My Spirituality 12/5/18

By Richard E. Bleil, Ph.D.

It’s probably to soon too talk about this, but I think today I am going to be particularly open with you. I invite you to take what you wish from this, but it will be an important piece for me personally.

I am not a religious man, but I am very spiritual. What I mean by that is that I do not belong to a church, but I do believe in God and have what I feel is a strong relationship with Her. With that start, I have a story to tell you.

My father was always a controlling man. The first time he allowed me to take a trip without my family was when I graduated from high school. My best friend (heading to the Air Force) and I (heading to college) took our one trip together, heading to Florida to visit his family. As we headed out for the first time, every so often I would spy birds, that I assumed to be eagles, circling overhead, slowly, deliberately, gracefully. I felt that it was a sign that God was keeping an eye on me and came to think of these majestic creatures as Her “angels”.

Fast forward to my first teaching position. As I’ve mentioned in a previous post, I suffer from depression. When I am feeling particularly “stuck”, I will often head out and find a place to feel close with God. For me, personally, this is often in a wooded area, and it’s strongest near a softly gurgling brook. Near my workplace was a park with a gorge. Through the millennia, a river carved the gorge out of the surrounding stone, creating a wooded hiking area with various heights. Walking along, I found that area that felt right. I sat on a stone, spoke with God, and sat back.

In the peace, a group of younger people passed in a path higher than mine. They didn’t mean any harm, and I cannot deny them their fun, but for where I was at at that moment, the noise was distracting. No, I didn’t pull the old man routine (“Hey you kids…get off my lawn!”), but neither could I feel comfortable. Until, well, I did. With them still enjoying themselves, I felt the strength to ignore them, and focus on the brook. I took this as a lesson that I can choose to focus on what I want regardless of my surroundings. That’s an important lesson I carry with me to this day.

Again, I sat back, when a shadowy flash passed over me. Then another. I looked up, and saw three eagles overhead, and again, felt the presence of God.

Okay, you can choose to interpret this as you like. Maybe it was just timing, maybe it was coincidence. Personally, I choose to believe it was more than that. You can laugh if you like; I know how to shift my focus. But, isn’t this the nature of faith?

Ultimately, I refuse to deny anybody their faith. Already, I’ve referred to God in the feminine. This has irritated many people. It’s astounding just how personally people take it when I don’t refer to God in the masculine, but isn’t God omnipotent? Maybe God is a man, maybe a woman, and maybe God is beyond gender. I choose to refer to God as feminine as my poor effort to level the playing field. Gender assignment is a purely human action. After all, who am I to tell God what gender to be? Or what name to have? Or how to run the universe? I don’t have to agree with your beliefs to respect them, and to respect you.

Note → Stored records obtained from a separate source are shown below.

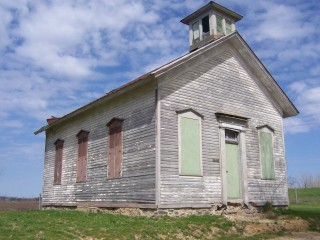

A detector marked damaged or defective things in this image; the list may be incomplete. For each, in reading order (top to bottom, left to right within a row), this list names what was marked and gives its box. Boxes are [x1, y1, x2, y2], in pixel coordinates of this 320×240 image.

white peeling paint siding [42, 82, 158, 204]
white peeling paint siding [159, 48, 288, 206]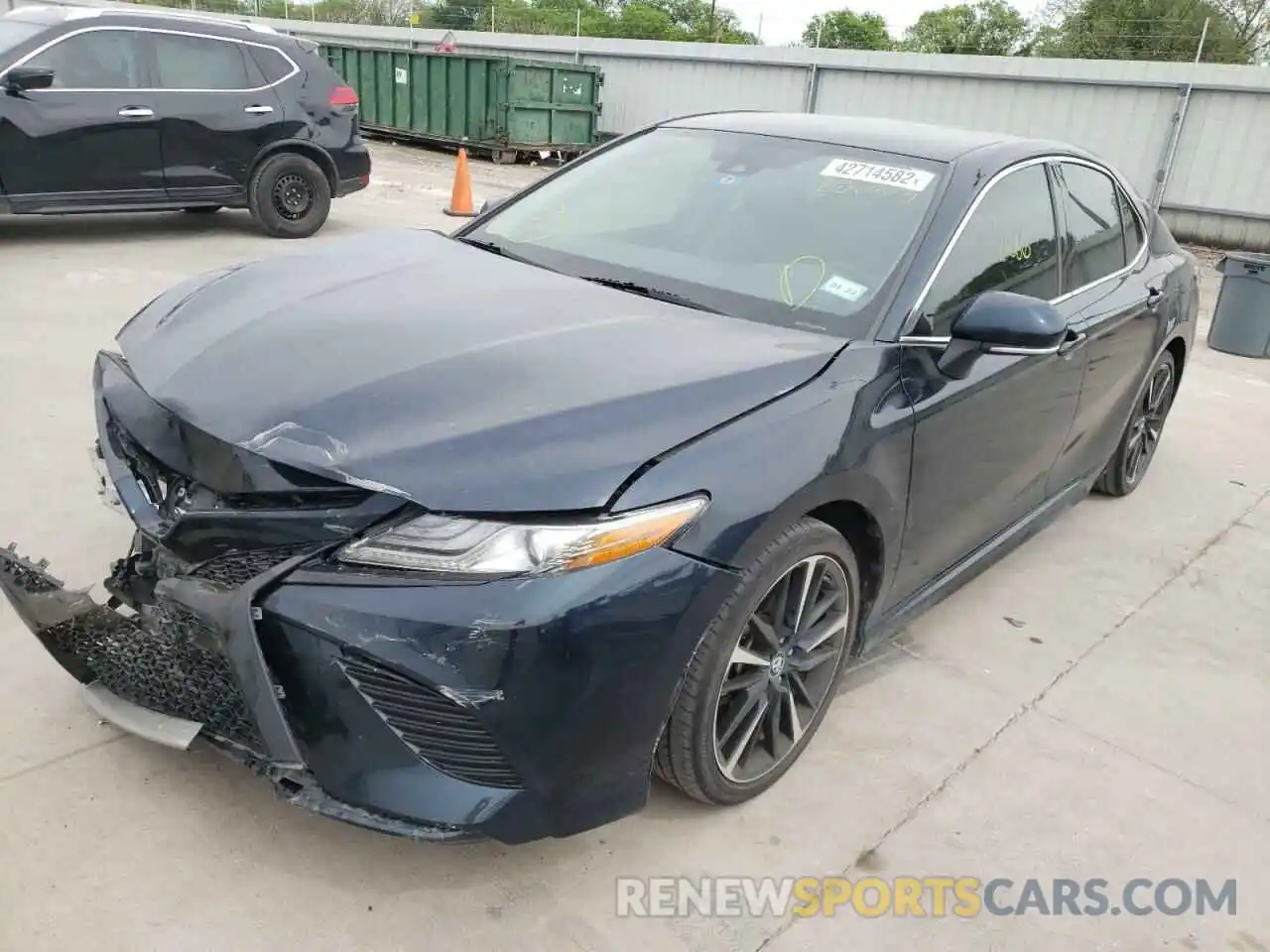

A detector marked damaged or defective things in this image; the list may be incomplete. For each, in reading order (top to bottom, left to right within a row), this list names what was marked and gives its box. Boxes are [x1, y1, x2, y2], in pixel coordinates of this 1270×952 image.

crumpled hood [119, 230, 841, 512]
damaged toyota camry [0, 115, 1199, 845]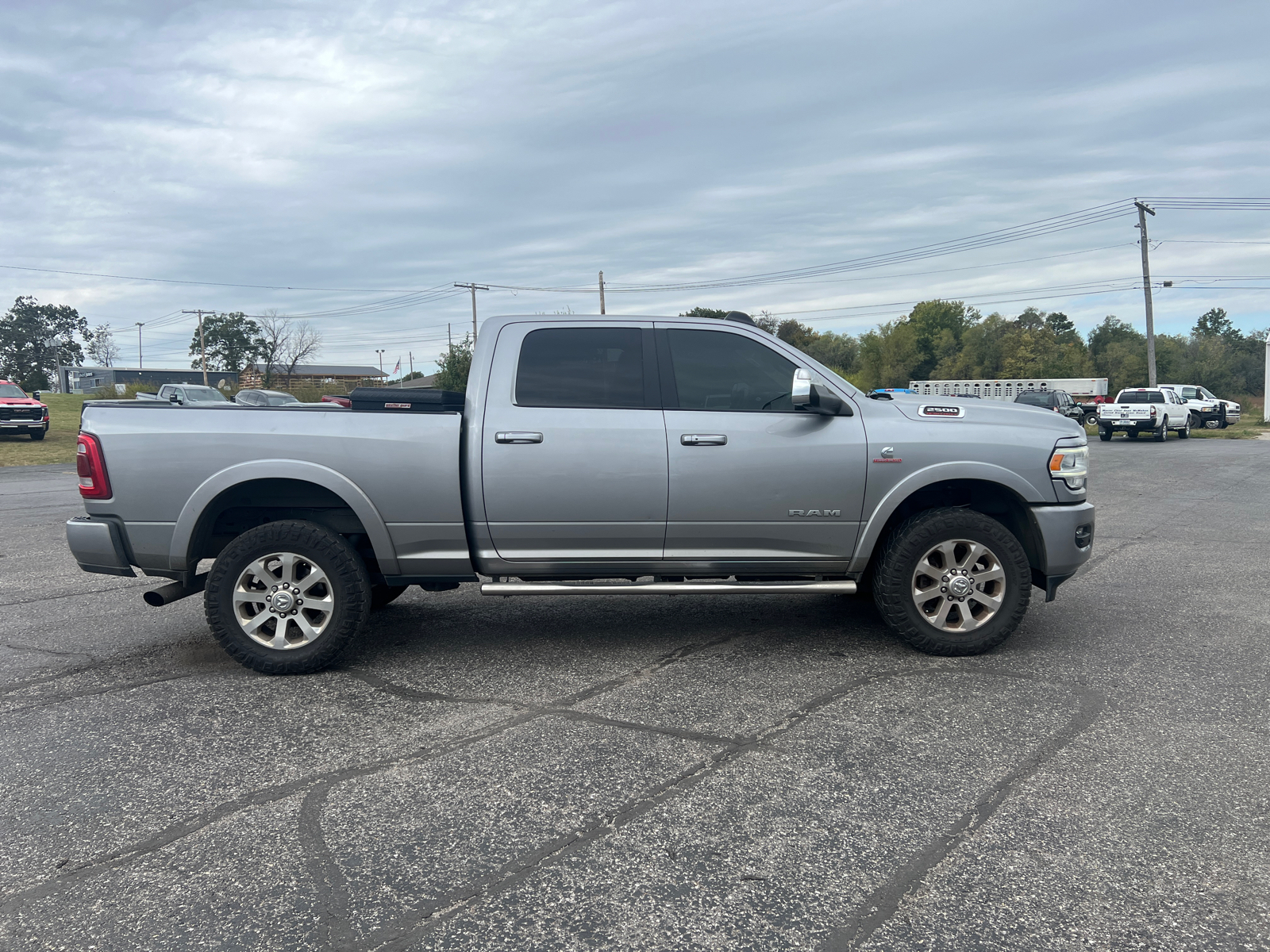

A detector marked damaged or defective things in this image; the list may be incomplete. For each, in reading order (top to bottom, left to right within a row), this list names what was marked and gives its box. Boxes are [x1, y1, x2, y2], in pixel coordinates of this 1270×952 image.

crack in asphalt [0, 635, 741, 923]
cracked pavement [0, 444, 1264, 949]
crack in asphalt [822, 670, 1102, 952]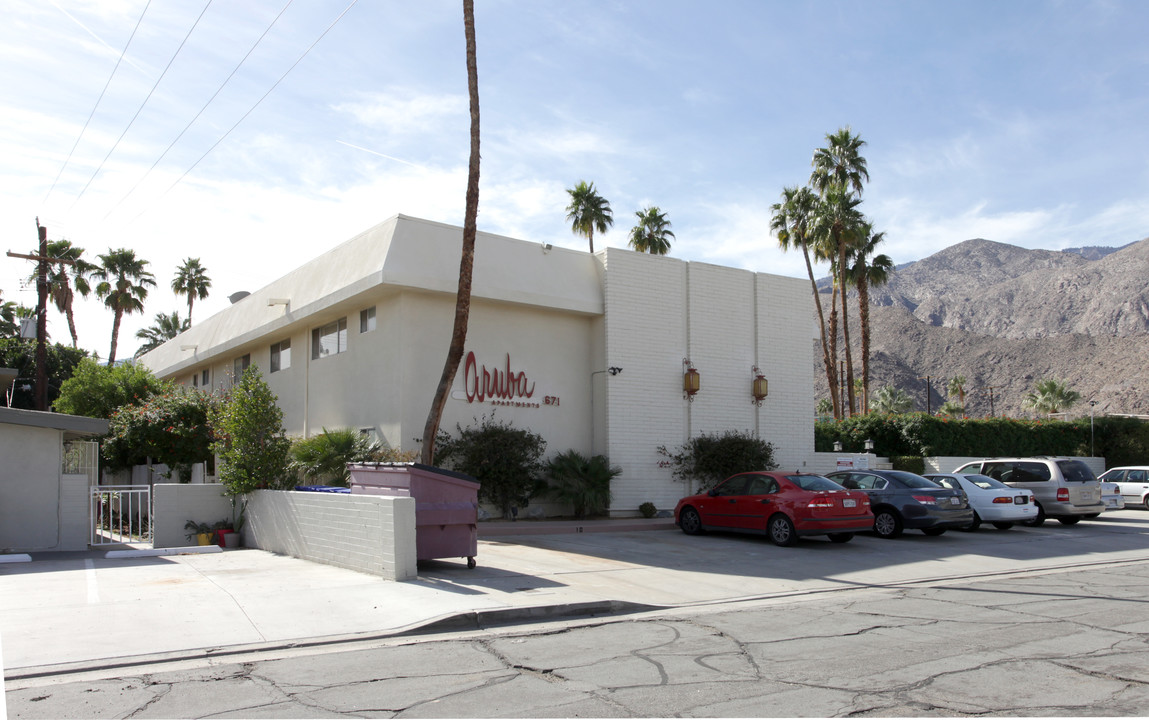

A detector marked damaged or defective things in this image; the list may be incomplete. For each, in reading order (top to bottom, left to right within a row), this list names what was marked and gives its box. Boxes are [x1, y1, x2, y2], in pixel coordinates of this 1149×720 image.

A group of neuroscientists have recently reported that they have isolated the portion of the brain that results in feelings of spirituality. This discovery has been interpreted as proof that there is no God, that it is all biology, physiology, chemistry. I accept that as a possibility, but personally, I choose to believe that my relationship with God is greater than that. Even today, when I see those birds, I feel God watching over me. Am I wrong? If I am wrong, how does it affect anybody but me?